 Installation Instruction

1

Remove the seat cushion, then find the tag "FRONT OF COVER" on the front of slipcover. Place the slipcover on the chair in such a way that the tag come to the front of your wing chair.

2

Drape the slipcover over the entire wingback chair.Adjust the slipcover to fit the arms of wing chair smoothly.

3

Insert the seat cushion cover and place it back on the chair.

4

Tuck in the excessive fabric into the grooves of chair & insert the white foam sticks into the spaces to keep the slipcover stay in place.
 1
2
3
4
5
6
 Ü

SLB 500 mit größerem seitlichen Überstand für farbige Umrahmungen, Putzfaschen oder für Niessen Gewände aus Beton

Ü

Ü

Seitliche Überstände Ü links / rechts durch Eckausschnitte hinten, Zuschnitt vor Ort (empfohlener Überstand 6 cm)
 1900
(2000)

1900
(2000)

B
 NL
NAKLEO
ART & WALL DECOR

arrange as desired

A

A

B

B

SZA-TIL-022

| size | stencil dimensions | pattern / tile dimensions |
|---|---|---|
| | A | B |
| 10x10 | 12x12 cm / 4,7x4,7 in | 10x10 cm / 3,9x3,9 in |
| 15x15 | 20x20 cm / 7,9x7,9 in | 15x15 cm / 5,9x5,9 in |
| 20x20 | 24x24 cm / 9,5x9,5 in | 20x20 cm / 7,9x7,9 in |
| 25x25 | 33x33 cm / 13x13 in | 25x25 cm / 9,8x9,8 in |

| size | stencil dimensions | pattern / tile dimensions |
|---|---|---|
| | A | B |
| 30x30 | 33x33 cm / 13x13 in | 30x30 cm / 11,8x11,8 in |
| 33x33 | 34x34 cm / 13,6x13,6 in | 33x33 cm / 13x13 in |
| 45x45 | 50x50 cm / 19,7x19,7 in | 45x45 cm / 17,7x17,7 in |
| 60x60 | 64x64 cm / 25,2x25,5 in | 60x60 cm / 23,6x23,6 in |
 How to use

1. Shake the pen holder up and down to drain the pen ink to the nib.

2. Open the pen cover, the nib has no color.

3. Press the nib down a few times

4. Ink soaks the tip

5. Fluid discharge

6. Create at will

-- -- --

▸ **Instructions for the task**
An exact repeat of the whole listing above is needed; write it out now.

▸ **Exercise answer**
 Installation Instruction

1

Remove the seat cushion, then find the tag "FRONT OF COVER" on the front of slipcover. Place the slipcover on the chair in such a way that the tag come to the front of your wing chair.

2

Drape the slipcover over the entire wingback chair.Adjust the slipcover to fit the arms of wing chair smoothly.

3

Insert the seat cushion cover and place it back on the chair.

4

Tuck in the excessive fabric into the grooves of chair & insert the white foam sticks into the spaces to keep the slipcover stay in place.
 1
2
3
4
5
6
 Ü

SLB 500 mit größerem seitlichen Überstand für farbige Umrahmungen, Putzfaschen oder für Niessen Gewände aus Beton

Ü

Ü

Seitliche Überstände Ü links / rechts durch Eckausschnitte hinten, Zuschnitt vor Ort (empfohlener Überstand 6 cm)
 1900
(2000)

1900
(2000)

B
 NL
NAKLEO
ART & WALL DECOR

arrange as desired

A

A

B

B

SZA-TIL-022

| size | stencil dimensions | pattern / tile dimensions |
|---|---|---|
| | A | B |
| 10x10 | 12x12 cm / 4,7x4,7 in | 10x10 cm / 3,9x3,9 in |
| 15x15 | 20x20 cm / 7,9x7,9 in | 15x15 cm / 5,9x5,9 in |
| 20x20 | 24x24 cm / 9,5x9,5 in | 20x20 cm / 7,9x7,9 in |
| 25x25 | 33x33 cm / 13x13 in | 25x25 cm / 9,8x9,8 in |

| size | stencil dimensions | pattern / tile dimensions |
|---|---|---|
| | A | B |
| 30x30 | 33x33 cm / 13x13 in | 30x30 cm / 11,8x11,8 in |
| 33x33 | 34x34 cm / 13,6x13,6 in | 33x33 cm / 13x13 in |
| 45x45 | 50x50 cm / 19,7x19,7 in | 45x45 cm / 17,7x17,7 in |
| 60x60 | 64x64 cm / 25,2x25,5 in | 60x60 cm / 23,6x23,6 in |
 How to use

1. Shake the pen holder up and down to drain the pen ink to the nib.

2. Open the pen cover, the nib has no color.

3. Press the nib down a few times

4. Ink soaks the tip

5. Fluid discharge

6. Create at will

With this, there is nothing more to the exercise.